This article originally appeared in the Culture section of Bloomberg News on October 25, 2006.
Oct. 25 (Bloomberg) — Doug Varone is the first figure you see in his new “Lux,” dancing a solo of cushioned footfalls and whirling arms against an inky backdrop with a rising moon.
His brief incantation summons up seven members of his company, dressed like him in black tunics and flaring pants as if they were members of a cult that aspires to ecstasy.
Twenty years after founding Doug Varone and Dancers, the 50-year-old choreographer, more or less retired from dancing, is center stage at the Joyce Theater, where the group is performing through Sunday.
Varone is the sorcerer who sets his flock in ever- escalating, space-devouring motion (to Philip Glass’s pulsating “The Light”). Most of the dance takes place in a shallow horizontal plane; it’s a vortex configured as a frieze.
All action with little depth, “Lux” is not much of a dance, though the audience, predictably, cheered its wild athleticism. But never mind. The balance of the opening night program, which will be repeated several times, comprises two works I would dare to call masterpieces.
Created last summer for the American Dance Festival and new to New York, the profound “Boats Leaving” is set to Arvo Part’s “Te Deum.”
Eight figures clad in dull-hued rumpled clothes might be any travelers heading for an unknown destination fraught with peril. Are they victims of the Holocaust being transported to the camps? Or perhaps Old World immigrants arriving at Ellis Island?
Constant Goodbyes
Varone, who keeps these figures generic, says he was exploring the fact that, as we journey through life, we inevitably leave familiar things and dear connections behind us.
The dance is based on brief freeze-frame images of groups of people — Varone derived them from newspaper clippings — that dissolve into movement that leads to the next tableau. The motion in between the fixed arrangements slowly acquires tremendous emotional force.
Simple standing postures become eloquent. Prone bodies pushing themselves across the floor take on a tragic dimension. Arms raised skyward seem to cry out.
The participants stalwartly cluster together as a group, evoking hope or at least tenacity, in the face of a threatened bleak outcome. They remain united even when conflict among them spreads like a rampant disease. This makes the end of the piece, when they finally separate, each leaving alone, almost unbearable.
Varone’s genius here consists of using tactics that are strictly formal, utterly devoid of sentiment, to arouse the spectators’ deepest feelings.
“Castles,” from 2004, captures the hectic excitement and the quieter, tender feelings of its score, Prokofiev’s “Waltz Suite,” which includes familiar passages from “Cinderella.”
His Parents Danced
The choreographer, who retains vivid childhood memories of his parents dancing in their living room, naturally co-opts fragments of ballroom dancing. Mostly, though, he keeps the movement in his own eclectic vocabulary: fluid and fast, yet constantly taking the floor into its confidence, and rooted in everyday gesture.

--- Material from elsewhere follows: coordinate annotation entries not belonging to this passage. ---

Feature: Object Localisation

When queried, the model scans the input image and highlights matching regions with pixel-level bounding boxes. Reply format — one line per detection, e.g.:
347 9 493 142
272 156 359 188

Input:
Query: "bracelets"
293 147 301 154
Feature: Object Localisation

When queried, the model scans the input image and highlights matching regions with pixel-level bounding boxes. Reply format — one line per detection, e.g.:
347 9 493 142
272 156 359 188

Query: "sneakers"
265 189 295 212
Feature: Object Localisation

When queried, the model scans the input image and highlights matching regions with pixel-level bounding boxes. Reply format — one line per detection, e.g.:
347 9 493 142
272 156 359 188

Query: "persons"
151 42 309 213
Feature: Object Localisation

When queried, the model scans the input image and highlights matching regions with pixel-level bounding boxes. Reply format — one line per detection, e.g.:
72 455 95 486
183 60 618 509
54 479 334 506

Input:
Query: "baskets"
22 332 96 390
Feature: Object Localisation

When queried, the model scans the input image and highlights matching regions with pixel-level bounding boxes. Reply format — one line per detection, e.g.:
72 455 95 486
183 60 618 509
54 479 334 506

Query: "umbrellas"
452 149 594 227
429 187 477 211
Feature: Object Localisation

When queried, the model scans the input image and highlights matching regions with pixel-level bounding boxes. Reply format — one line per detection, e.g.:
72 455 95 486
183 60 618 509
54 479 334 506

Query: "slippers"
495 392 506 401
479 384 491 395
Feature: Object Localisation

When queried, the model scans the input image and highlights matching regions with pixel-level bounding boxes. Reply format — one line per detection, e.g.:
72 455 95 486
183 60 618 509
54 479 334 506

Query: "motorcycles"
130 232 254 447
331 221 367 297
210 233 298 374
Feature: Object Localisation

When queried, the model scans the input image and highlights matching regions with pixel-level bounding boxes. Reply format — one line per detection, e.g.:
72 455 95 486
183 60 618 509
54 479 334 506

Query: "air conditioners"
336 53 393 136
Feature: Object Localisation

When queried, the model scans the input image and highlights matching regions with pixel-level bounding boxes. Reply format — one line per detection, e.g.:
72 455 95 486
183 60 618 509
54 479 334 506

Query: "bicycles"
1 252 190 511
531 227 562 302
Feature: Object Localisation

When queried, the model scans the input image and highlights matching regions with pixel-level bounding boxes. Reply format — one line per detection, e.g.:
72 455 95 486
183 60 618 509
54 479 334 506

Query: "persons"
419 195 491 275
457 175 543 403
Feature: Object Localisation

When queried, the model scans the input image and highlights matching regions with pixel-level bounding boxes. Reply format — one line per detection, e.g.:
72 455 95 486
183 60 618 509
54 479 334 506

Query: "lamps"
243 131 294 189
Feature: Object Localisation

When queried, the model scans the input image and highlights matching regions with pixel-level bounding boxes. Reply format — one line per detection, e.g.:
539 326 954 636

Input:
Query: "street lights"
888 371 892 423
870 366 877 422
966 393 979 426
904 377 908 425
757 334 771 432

The full-group passages for the eight dancers are stunning examples of Varone’s ability to make many different things happen at once while keeping the stage picture coherent.
Still, the highlights of the work are its two duets. One, a galumphing dance with sly couplings for a pair of beefy guys, John Beasant III and Daniel Charon, says a lot about how men relate to each other, be they brothers, best friends or lovers.
Another, for Natalie Desch and Eddie Taketa, shows an attempted sexual union fraught with physical and psychic dysfunction, yet pursued so devotedly it’s as touching as romance.
Not `Dancers’
If “Castles” has a theme, it’s people trying to forge communities by partnering one-on-one — essential, if failure- plagued, tasks.
One of the several beauties of the piece is that, apart from their stunning agility, the performers don’t look like dancers. They look like real people who happen to dance.